La pollution peut-elle avoir un impact négatif sur la fertilité des femmes ? C'est très difficile à dire. Bien qu'il soit évident que l'environnement agit sur notre corps, il est très difficile d'apporter la preuve que son influence rend les femmes moins fertiles. Nous n'avons pas encore de données précises à ce sujet.
Quel est le pourcentage de stérilités causées par l'endométriose ? L'endométriose est également un facteur de stérilité important. Environ un quart des femmes qui viennent consulter parce qu'elles n'arrivent pas à avoir d'enfant souffrent aussi d'endométriose, qui peut n'être qu'une cause accessoire de stérilité : cela dépend de sa gravité. Chez certaines femmes souffrant d'endométriose légère, la pathologie peut intervenir, mais lorsque l'endométriose est très grave, elle peut réduire à néant la possibilité d'une grossesse naturelle.
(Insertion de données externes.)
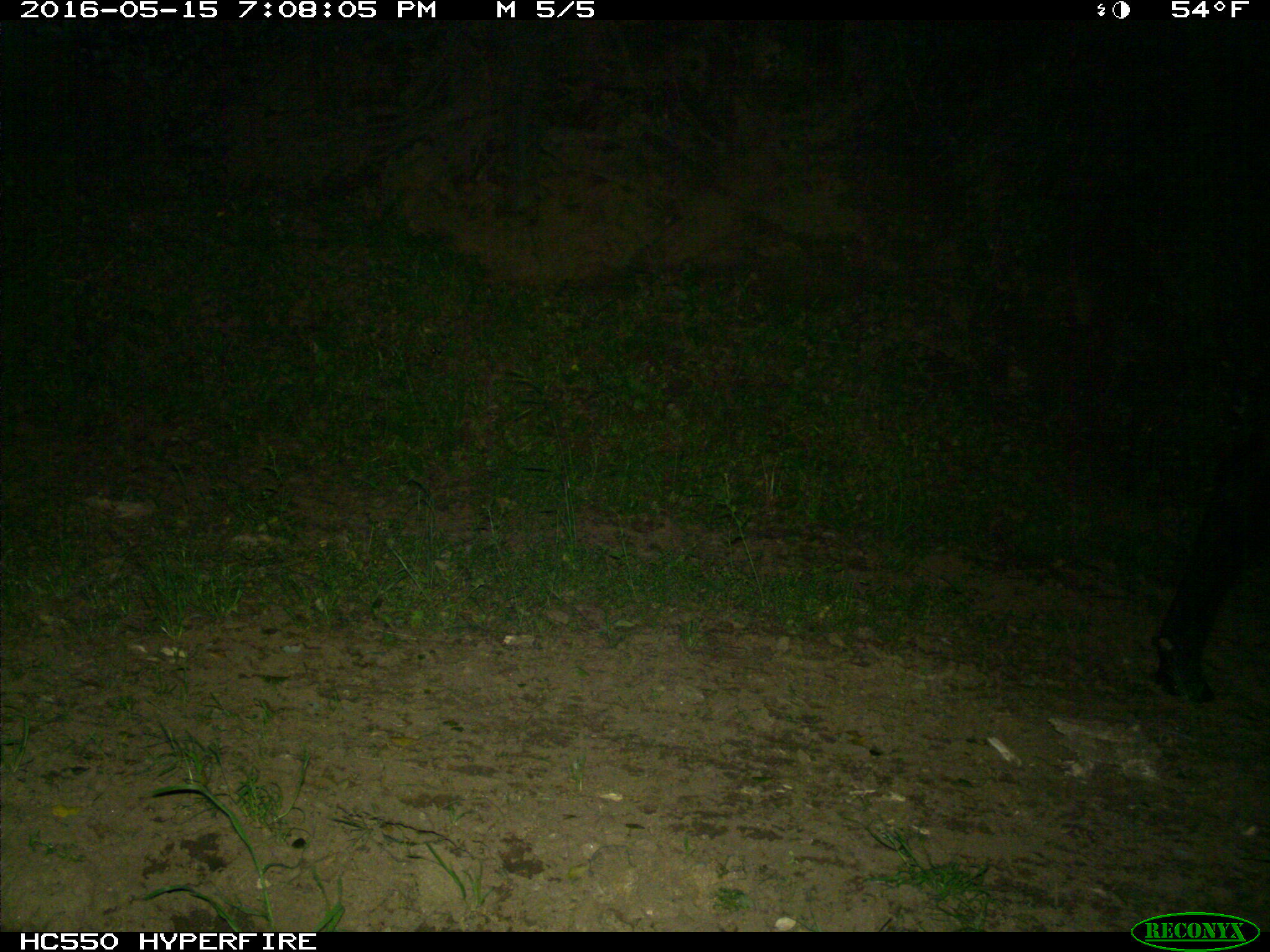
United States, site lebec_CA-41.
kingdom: Animalia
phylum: Chordata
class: Mammalia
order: Artiodactyla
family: Bovidae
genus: Bos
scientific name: Bos taurus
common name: domestic cow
Existe-t-il des thérapies efficaces contre l'endométriose ? L'endométriose est une affection chronique. Tant que ses ovaires sont actifs, une femme qui a déjà contracté une endométriose court le risque d'une récidive ou de voir la maladie progresser. Une intervention chirurgicale peut donner de bons résultats chez certaines femmes : on réalise une exérèse, à laquelle on associe un traitement médicamenteux post-opératoire. Les résultats sont probants. Chez les femmes souffrant d'endométriose chronique, il y a récidive et aggravation. Cette pathologie ne peut être traitée de façon causale, car on connaît pour l'instant très mal les facteurs qui la déclenchent.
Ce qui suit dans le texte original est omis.